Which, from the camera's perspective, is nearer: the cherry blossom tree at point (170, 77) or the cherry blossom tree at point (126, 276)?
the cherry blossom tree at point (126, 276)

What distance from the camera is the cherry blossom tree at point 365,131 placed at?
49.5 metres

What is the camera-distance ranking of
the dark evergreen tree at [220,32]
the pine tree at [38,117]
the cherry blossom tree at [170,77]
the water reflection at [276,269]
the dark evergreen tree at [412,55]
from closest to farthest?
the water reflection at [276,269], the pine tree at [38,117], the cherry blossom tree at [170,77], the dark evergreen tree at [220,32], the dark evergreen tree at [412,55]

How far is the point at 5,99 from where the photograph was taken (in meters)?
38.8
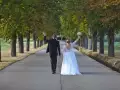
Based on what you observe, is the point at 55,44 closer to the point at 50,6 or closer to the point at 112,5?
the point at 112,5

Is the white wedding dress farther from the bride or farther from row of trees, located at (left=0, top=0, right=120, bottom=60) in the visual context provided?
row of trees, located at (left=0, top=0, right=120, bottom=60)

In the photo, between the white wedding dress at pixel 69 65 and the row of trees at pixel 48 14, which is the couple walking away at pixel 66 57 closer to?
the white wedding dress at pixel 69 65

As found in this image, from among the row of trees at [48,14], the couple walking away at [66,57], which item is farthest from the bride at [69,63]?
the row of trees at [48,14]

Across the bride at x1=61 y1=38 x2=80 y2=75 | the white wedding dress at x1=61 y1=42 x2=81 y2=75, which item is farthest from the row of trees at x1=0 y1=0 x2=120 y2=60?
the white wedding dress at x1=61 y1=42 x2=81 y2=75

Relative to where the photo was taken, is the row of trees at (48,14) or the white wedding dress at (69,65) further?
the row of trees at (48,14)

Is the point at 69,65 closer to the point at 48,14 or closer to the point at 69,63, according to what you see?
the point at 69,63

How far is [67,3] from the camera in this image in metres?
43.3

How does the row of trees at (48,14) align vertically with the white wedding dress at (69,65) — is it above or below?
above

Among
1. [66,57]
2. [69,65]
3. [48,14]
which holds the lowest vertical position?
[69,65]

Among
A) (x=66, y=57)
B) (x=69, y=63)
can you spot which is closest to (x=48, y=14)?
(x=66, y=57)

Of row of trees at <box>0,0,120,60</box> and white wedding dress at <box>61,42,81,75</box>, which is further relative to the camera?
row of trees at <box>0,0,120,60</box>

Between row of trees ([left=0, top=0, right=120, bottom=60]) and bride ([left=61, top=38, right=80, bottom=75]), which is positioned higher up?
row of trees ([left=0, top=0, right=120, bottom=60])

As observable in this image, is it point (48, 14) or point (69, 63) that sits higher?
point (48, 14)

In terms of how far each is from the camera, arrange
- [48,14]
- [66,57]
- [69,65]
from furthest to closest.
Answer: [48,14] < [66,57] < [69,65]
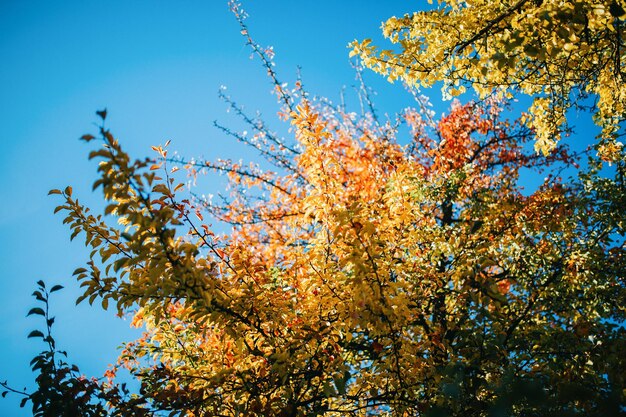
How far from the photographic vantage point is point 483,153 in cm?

* * *

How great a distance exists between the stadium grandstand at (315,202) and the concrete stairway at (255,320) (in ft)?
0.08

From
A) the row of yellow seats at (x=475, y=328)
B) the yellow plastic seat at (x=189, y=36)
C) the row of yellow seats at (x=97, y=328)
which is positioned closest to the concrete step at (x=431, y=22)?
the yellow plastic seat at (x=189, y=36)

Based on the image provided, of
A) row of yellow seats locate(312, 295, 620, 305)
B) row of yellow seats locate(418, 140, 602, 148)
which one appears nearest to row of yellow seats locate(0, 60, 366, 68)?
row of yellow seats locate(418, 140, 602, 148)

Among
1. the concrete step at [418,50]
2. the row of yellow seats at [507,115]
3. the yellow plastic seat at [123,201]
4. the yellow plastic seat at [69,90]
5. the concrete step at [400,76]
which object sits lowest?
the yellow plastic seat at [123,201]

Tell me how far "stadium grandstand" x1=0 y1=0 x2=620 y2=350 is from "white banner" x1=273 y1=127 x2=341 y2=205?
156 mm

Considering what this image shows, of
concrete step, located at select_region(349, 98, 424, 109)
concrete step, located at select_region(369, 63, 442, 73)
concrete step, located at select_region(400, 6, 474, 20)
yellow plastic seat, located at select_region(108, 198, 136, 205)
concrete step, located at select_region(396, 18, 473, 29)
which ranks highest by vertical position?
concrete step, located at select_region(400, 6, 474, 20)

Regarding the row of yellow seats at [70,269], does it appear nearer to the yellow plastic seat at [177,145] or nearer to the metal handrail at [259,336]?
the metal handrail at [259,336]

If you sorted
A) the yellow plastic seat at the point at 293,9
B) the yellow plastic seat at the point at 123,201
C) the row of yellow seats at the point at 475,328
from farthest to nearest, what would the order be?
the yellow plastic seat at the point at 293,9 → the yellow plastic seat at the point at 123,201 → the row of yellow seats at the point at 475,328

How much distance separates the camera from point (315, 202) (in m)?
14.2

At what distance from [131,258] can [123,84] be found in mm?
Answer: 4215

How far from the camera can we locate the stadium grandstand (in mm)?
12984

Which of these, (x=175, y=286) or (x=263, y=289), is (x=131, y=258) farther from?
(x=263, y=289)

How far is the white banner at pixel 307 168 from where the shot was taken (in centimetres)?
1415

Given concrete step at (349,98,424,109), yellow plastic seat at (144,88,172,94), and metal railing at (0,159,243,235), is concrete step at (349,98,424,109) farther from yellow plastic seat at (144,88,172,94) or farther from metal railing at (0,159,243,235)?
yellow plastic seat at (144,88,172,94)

---

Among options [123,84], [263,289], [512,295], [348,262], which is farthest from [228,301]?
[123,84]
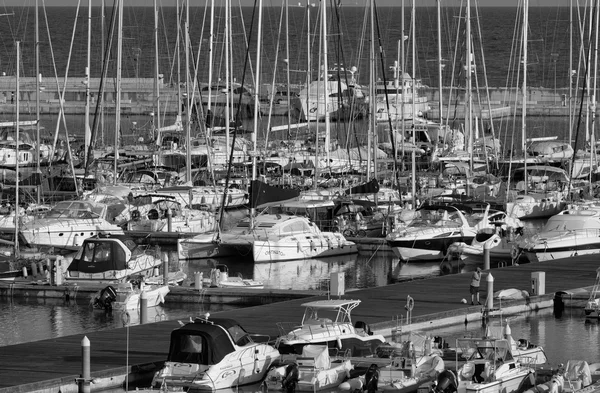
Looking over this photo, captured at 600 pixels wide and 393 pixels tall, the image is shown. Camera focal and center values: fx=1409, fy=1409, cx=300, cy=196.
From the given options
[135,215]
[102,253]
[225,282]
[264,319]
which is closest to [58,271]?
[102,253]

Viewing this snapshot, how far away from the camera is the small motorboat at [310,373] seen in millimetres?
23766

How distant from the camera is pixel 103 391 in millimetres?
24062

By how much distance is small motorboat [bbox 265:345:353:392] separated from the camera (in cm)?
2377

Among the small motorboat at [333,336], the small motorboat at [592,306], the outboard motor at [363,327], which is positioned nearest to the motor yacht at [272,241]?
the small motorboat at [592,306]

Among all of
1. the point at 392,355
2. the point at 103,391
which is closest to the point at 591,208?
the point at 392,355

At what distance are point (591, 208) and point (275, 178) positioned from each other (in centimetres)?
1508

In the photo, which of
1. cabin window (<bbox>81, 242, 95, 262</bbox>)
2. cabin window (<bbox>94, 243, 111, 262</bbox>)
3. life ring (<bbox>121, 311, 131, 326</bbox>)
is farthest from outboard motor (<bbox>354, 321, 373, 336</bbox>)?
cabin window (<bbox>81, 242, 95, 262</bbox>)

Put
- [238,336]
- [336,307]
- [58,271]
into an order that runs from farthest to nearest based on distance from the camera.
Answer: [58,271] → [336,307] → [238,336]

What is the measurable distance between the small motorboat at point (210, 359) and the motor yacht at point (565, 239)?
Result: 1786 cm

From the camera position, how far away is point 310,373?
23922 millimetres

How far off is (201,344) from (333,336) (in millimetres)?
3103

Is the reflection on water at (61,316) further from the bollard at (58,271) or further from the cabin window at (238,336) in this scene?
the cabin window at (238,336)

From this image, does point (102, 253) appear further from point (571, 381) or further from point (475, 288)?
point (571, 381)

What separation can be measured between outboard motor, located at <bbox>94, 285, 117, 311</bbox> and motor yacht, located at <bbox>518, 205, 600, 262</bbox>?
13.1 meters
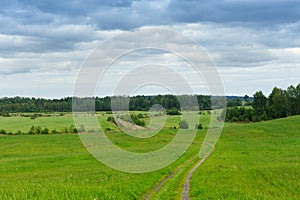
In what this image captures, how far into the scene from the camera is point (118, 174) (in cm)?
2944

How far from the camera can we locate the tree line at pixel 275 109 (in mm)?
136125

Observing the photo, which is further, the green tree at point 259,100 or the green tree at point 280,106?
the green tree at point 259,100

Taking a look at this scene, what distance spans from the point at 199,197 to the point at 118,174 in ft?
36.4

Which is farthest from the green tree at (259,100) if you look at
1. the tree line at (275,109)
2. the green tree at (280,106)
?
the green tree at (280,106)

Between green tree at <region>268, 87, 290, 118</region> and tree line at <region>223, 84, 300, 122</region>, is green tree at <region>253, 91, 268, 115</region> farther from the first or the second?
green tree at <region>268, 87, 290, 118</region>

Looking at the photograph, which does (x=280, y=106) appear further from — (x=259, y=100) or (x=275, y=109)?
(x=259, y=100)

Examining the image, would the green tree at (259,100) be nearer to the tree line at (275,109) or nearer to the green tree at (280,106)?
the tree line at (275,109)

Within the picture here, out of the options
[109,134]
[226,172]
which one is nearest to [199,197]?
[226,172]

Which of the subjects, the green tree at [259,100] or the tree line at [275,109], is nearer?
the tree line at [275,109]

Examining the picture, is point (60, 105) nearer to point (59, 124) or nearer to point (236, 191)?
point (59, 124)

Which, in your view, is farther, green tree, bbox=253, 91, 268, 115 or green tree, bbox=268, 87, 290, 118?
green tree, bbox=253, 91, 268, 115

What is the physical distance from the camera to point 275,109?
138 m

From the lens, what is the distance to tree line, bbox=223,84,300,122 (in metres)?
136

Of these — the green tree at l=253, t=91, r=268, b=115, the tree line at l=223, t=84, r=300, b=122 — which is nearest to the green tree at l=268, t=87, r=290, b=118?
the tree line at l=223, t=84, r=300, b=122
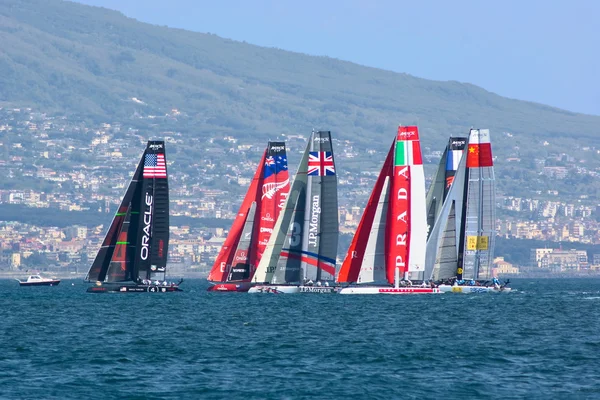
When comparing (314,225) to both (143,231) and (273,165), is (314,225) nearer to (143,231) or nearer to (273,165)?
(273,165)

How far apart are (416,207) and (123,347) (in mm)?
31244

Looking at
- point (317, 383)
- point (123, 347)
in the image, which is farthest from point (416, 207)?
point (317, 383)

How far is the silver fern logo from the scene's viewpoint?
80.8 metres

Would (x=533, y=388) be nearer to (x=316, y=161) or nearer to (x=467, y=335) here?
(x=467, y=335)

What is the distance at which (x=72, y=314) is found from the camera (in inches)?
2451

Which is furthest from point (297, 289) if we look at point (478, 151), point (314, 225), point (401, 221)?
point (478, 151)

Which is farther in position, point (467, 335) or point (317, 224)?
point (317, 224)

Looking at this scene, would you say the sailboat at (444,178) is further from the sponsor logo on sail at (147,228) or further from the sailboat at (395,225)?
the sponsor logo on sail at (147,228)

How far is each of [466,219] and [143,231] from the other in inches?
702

WHAT TO DO:
Render the records as a JSON list of strings with one string per line and blank lines omitted, starting with the line containing "Which, from the" and going on through the line containing "49.5 metres".

FULL ANSWER:
[
  "Which, from the camera's perspective, is nearer: the cherry blossom tree at point (170, 77) or the cherry blossom tree at point (126, 276)?",
  "the cherry blossom tree at point (126, 276)",
  "What distance from the camera is the cherry blossom tree at point 365,131 placed at?",
  "49.5 metres"
]